Effetto Pato Adesso il Milan si sente l’Inter

El Shaarawi tolto dal mercato, accelerata su Megbah, Merkel richiamato d’urgenza, sono le prime mosse a costo zero: improvvisamente le cose hanno un altro colore. È girata la voce che il Milan nel derby non ci fosse. Sbagliato, c’era e ha perso.

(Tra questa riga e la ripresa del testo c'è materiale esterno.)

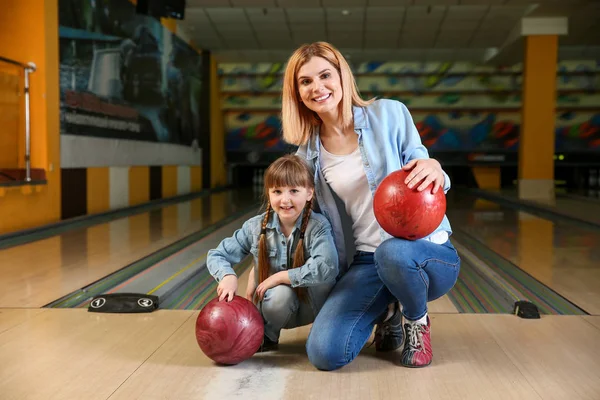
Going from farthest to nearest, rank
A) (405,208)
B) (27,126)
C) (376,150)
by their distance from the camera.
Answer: (27,126) → (376,150) → (405,208)

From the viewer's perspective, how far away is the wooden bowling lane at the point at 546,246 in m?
3.48

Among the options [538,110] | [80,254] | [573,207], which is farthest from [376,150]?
[538,110]

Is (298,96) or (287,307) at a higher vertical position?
(298,96)

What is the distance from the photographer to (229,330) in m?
2.06

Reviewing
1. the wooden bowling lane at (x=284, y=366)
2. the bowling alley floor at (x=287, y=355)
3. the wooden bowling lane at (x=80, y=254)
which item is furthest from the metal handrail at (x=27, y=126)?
the wooden bowling lane at (x=284, y=366)

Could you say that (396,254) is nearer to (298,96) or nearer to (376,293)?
(376,293)

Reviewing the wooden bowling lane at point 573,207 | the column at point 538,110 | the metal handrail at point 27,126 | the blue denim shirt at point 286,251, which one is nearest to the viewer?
the blue denim shirt at point 286,251

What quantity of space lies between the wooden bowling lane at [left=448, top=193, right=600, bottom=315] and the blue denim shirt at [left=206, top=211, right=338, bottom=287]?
4.81ft

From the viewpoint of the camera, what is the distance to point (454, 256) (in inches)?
88.0

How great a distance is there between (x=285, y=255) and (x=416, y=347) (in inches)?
21.3

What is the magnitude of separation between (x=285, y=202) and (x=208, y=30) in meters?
9.52

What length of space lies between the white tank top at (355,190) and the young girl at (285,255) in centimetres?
11

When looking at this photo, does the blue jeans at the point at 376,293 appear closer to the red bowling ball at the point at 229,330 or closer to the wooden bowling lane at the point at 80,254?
the red bowling ball at the point at 229,330

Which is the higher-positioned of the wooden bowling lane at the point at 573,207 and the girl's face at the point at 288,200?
the girl's face at the point at 288,200
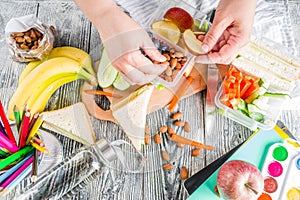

E non è vero che era una partita che non contava, come ha detto Zlatan Ibrahimovic ieri a sangue freddo: «Il derby non era una partita decisiva. Abbiamo perso ma siamo ancora davanti all’Inter di 5 punti. Mancano ancora tante partite, questa non era decisiva». Non è vero, questo derby ha ribaltato tutto. Ad ascoltare questo Zlatan sembra di sentire Pazzini o Milito di un mese fa circa. Ed è questo che più irrita adesso i rossoneri, perché l’Inter gli ha passato la stecca. Non è il vantaggio che si riduce a cinque punti, o la striscia positiva che si azzera, no, è che dopo novanta minuti di derby ora è il Milan che non riesce più a vincere le partite che contano, ha un attacco dove se non segna Ibra resta al buio, e adesso deve fare qualcosa sul mercato dopo una settimana così movimentata che proprio non se ne sentiva il bisogno. Parole di Massimiliano Allegri cui non si può certo negare una buona compartecipazione alla stecca.
In campionato contro il gruppo delle prime in classifica, il Milan non ha mai vinto e su cinque scontri, derby compreso, ha fatto solo due punti contro Lazio e Udinese, peraltro a San Siro. Poi ha perso a Napoli 3-1, a Torino 2-0 e domenica sera con l’Inter. In Champions nelle uniche due sfide di valore, quelle con il Barcellona, le cose non sono andate meglio, rocambolesco 2-2 al Nou camp e sconfitta a San Siro. In queste sette gare, Ibra ha segnato solo alla Lazio e nel 2-3 col Barcellona, sempre a San Siro, dando nuovi motivi per riaprire il dibattito sulle sue prestazioni nei momenti che contano. Come domenica sera: «Ma non mi sono arrivati palloni come al solito - ha spiegato -, così la mia prestazione è stata penalizzata. Mi sono detto “resta in area e aspetta”, ma alla fine sono rimasto isolato». Ibra spesso va dritto al problema e queste sono dichiarazioni che non suonano bene e non sembra siano di incitamento. Lui vale perché è uno che non si può mai rimproverare niente, anche domenica sera la sua parte l’ha fatta. Come l’aveva fatta a Barcellona dove ha vinto l’ennesimo campionato segnando 16 gol in 29 partite di Liga. Solo che lui pensava di fare fuori Messi e Guardiola, invece Xavi Hernandez e Iniesta hanno fatto fuori lui. E c’è qualcosa che gira in questo senso anche adesso. Aspetto da non sottovalutare e al quale si agganciano forzatamente il mancato arrivo di Tevez e la mancata partenza di Pato. Il City pare abbia respinto l’offerta di Moratti (che ora si sente liberato), in Inghilterra danno nuovamente il Milan favorito e di questa marmellata di mercato si intuisce solo che il dottor Galliani stava facendo un gran colpo portando anche soldi in cassa. Invece Pato è rimasto, resta a portata di Ibra per almeno altri sei mesi anche se diventa sempre più un nodo da sciogliere in tempi brevi. Contro l’Inter il ragazzo si è battuto, alcune cose buone e altre meno, un destro dentro l’area spedito in curva e un pallone quasi in area piccola solo da mettere, ma si è mosso. Anche se, apparentemente, il feeling con il resto della compagnia appare sottile e quasi diplomatico. Qualcuno non gli ha neppure battuto il cinque al suo rientro in panchina dopo la sostituzione. L’idea è che il Milan aspetti giugno per far scattare l’asta nella quale potrebbero entrare i migliori club d’Europa. Marco Materazzi ieri ha detto: «Datelo a noi».
E la seconda parte del film, quello degli sfregi. L’inter si inserisce e a Londra fa flippare l’affare del secolo, il Milan irrompe su quelli in scadenza di contratto e li convince: con Sulley Muntari ha chiuso, adesso è all’attacco di Cristian Chivu.

Ma l’allarme rossonero dovrebbero prevedere un break, troppe cose storte nel giro di una settimana, il mercato, le cure di Gattuso, il derby, occorre un attimo di pausa perché tutto adesso ha un altro colore. Sembra proprio l’Inter di un mese fa dove non si salvava niente e nessuno.